Die Amtszeit endet 2015. Die Wahl am Sonntag war auch eine Abstimmung darüber, ob Kirchner dann noch einmal antreten werde. Es wäre ihre insgesamt dritte Kandidatur in Folge. Dafür müsste allerdings die Verfassung mit Hilfe einer Zwei-Drittel-Mehrheit geändert werden, die ist jetzt vom Tisch. Nach dann insgesamt 12 Jahren Amtszeit des Präsidentenpaares Nestor (er verstarb vor drei Jahren) und seiner Frau Cristina wird die politische Landschaft in Argentinien dann neu aussehen. Die Wahlsieger des Sonntags bringen sich bereits in Stellung.

Erben bringen sich in Stellung

Einer von Ihnen ist Kirchners ehemaliger Mitstreiter Sergio Massa (41). Der jugendliche Bürgermeister von Tigre war von 2008 bis 2009 Kirchners Kabinettschef. Nun kämpft er mit einem eigenen Wahlbündnis "Frente Renovador" ("Front der Erneuerung" - FR) in eigener Regie. Mit einem Stimmenanteil von 44 Prozent in der bevölkerungsreichen Provinz Buenos Aires trug er den Wahlsieg davon und wird somit als ernsthafter Kandidat für die Nachfolge Kirchners bei den Präsidentschaftswahlen 2015 gehandelt. Dass auch der Filmemacher Fernando "Pino" Solanas als Kandidat eines linksliberalen Bündnisses in den Senat einzieht, gilt als weiterer Beleg für die Zersplitterung des Kirchner-Lagers. Er ist ein erbitterter Gegner des in Argentinien umstrittenen Vertrages mit dem US-Konzern Chevron, der mit dem verstaatlichten Konzern YPF Erdgas und Erdölvorkommen mit Hilfe von Fracking in Patagonien fördern will. Ein anderer Sieger des Abends hat sich bereits positioniert: Buenos Aires’ Bürgermeister Mauricio Macri und seine bürgerliche Partei "PRO" kamen auf knapp 35 Prozent der Stimmen. Noch am Wahlabend kündigte der erbitterte Gegner Kirchners, der in Buenos Aires sehr populär ist, seine Kandidatur an.
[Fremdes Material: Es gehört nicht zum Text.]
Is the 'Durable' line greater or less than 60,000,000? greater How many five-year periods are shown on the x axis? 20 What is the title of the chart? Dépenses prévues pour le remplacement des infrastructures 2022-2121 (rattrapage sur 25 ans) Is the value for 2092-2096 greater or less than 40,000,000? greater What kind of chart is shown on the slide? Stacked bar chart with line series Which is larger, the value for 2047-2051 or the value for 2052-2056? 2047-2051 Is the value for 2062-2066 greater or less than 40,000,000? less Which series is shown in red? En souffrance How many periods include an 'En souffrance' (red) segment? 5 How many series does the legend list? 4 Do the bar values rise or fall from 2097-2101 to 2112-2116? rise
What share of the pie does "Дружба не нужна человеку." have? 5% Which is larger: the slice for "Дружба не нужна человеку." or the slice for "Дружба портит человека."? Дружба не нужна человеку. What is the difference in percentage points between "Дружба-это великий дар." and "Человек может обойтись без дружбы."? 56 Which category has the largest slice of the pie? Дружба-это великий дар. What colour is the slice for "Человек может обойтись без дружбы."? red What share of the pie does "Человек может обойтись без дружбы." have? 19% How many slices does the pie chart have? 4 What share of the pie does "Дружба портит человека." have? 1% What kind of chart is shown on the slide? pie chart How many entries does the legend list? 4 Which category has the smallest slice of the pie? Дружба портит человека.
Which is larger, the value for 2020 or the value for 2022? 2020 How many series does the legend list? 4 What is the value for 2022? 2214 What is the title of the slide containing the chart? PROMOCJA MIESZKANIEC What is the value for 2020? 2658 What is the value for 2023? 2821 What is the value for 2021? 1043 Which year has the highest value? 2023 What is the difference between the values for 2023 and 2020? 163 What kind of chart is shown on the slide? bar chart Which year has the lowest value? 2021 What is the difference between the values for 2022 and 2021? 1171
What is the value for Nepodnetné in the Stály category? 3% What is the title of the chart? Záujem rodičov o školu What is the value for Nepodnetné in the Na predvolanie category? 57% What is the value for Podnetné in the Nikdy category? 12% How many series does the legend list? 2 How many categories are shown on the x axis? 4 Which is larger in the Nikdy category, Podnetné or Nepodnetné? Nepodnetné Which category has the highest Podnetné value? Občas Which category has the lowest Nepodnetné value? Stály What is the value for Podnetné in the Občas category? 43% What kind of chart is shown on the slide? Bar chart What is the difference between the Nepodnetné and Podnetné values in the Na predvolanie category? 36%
Mit dem sich abzeichnenden Ende der Kirchner-Ära setzt sich ein Trend des Machtverlustes der Linksregierungen in Lateinamerika fort. Venezuelas sozialistischer Präsident Nicolas Maduro konnte nach dem Tod des charismatischen und über die Grenzen beliebten Hugo Chavez nur noch einen hauchdünnen Wahlsieg über die Ziellinie retten, der bis heute umstritten ist. In Ecuador wächst der Widerstand der Basis gegen Präsident Rafael Correa nach dessen radikaler Kehrtwende in der Umweltpolitik und der Freigabe des artenreichen Yasuni-Nationalparks zur Rohstoffausbeutung. Und in Brasilien fegt Präsidentin Dilma Rousseff bereits seit Monaten ein Orkan des Protestes entgegen.

Lateinamerikas Linksregierungen, denen es gelang, erstmals die Armen in den Mittelpunkt ihrer Politik zu stellen und damit die Macht über ein Jahrzehnt zu sichern, fehlt eine Idee. Alle Regierungen bauen als Schlüssel einer erfolgreichen Wirtschaftspolitik auf die Ausbeutung von klimafeindlichen Rohstoffen, eine nachhaltige Wirtschaftspolitik mit dem Aufbau einer eigenen unabhängigen funktionierenden Industrie, die die Länder von der Rohstoffpreisentwicklung unabhängig macht, fehlt aber. In Argentinien ist dies an der wieder einmal furchterregenden Inflation spürbar. Auch deshalb haben die Wähler Kirchner am Sonntag abgestraft.